Like any type of investment, Commercial real estate investing comes with a specific set of terminology that helps align all participating stakeholders. One key component of real estate investing definitions revolves around building classifications. In this article, we’ll cover the classifications you need to know to get started in commercial real estate investing.
What Are Building Classifications in Commercial Real Estate?
Building classifications in commercial real estate provide a succinct, high-level understanding of the property’s age, location, finishes, amenities, condition, and rental rates compared to similar types of real estate in its market.
Although the precise distinctions between building classes can vary from market to market and property type to property type, they are denoted using three letters: A, B, and C.
As mentioned above, it’s important to remember that building classifications in commercial real estate are broad guidelines that can vary in their meaning from market to market. In other words, a Class A multifamily in the heart of Miami probably looks different than a Class A multifamily in a rural Kansas town.
With that nuance in mind, let’s look at the three classes in more detail.
What is Class A Commercial Real Estate?
Class A properties are the nicest and best properties in the market. Class A commercial real estate is in excellent condition, typically built or significantly renovated within the last ten to fifteen years, located in a great part of the market, and generates the highest rent prices in the market.
Class A commercial real estate properties are often found in or close to the Central Business Districts and/or most prestigious areas of the city. They are in prominent places with the most accessibility to everything the city offers.
Due to their great physical condition and consistent cash flow supported by a high-earning tenant base, Class A properties are regarded as the least risky investment class. However, since they’re in such great condition and have little value-add opportunities, Class A properties typically don’t gain as much appreciation as other value-add investments. Nevertheless, Class A properties are still valuable and frequently appeal to “cash flow” investors who place more value on stable income than price appreciation.
What is Class B Commercial Real Estate?
Class B commercial real estate properties are one tier beneath class A properties. This does not imply that they are subpar structures; rather, they’re just not as pristine as Class A buildings, and they aren’t located in the same level of prime location as Class A properties.

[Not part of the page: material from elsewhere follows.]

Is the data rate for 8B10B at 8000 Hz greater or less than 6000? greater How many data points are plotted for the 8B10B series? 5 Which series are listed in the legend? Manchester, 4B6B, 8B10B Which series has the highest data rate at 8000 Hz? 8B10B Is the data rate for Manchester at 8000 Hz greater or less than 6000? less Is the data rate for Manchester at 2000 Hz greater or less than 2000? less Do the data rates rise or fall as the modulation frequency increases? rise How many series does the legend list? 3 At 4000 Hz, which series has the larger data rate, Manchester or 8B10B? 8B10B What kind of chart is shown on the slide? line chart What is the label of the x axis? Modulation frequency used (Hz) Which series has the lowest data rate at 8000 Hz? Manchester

Class B commercial real estate properties are generally well-maintained but may require minor upgrades due to aging. They’re often older or have not been renovated in more than 10 to 15 years. Due to their condition, these structures are frequently sought after by value-add investors because they can execute minimal renovations and increase rents for a sound investment.
Class B buildings often have lower rents than Class A, which makes them affordable for small to medium-sized businesses and people with median incomes. Class B properties generate returns with a more even balance of price appreciation and income.
What is Class C Commercial Real Estate?
Class C commercial real estate properties are older, out-of-date, and need a medium to large renovation. Class C properties are often older than 20 years old and haven’t been updated in the last 20–30 years. The finishes on Class C properties are typically outdated and need to be replaced because they are either broken or no longer functional. Class C properties also typically need to upgrade or repair the infrastructure and mechanical systems such as roofs, parking lots, HVAC systems, and plumbing. Class C buildings often have cheaper rents than Class B, making them the most affordable commercial real estate class for small businesses and tenants with lower incomes.
Commercial real estate properties in Class C are less expensive per square foot or per unit than Class A and Class B properties, but because of the high capital investment needed for intensive renovations and the brittle nature of the tenant’s income streams, Class C properties can be riskier than Class A or Class B. Nevertheless, Class C properties can offer the highest ROI of the three classes, which makes them alluring for investors that have a high-risk tolerance and the operational know-how to select good properties and execute a large-scale renovation on budget.
How Do Building Classes Apply to Each Type of Commercial Real Estate?
If you’d like to learn more about the six types of commercial real estate and how building classes apply to them, explore the following articles:
- What is Multifamily Real Estate?
- What is Office Real Estate?
- What is Industrial Real Estate?
- What is Retail Real Estate?
- What is Hospitality Real Estate?
- What is Special Purpose Real Estate?
Why Building Classes are Important in Commercial Real Estate?
Simply said, the building class of a commercial property is important since it provides potential investors a quick way to gauge the essence of the property as well as the risk/return profile of the investment. Despite the classifications’ potential for subjectivity, there is enough consistency to make them reliable for estimation purposes and are thus widely used and broadly understood in the sector.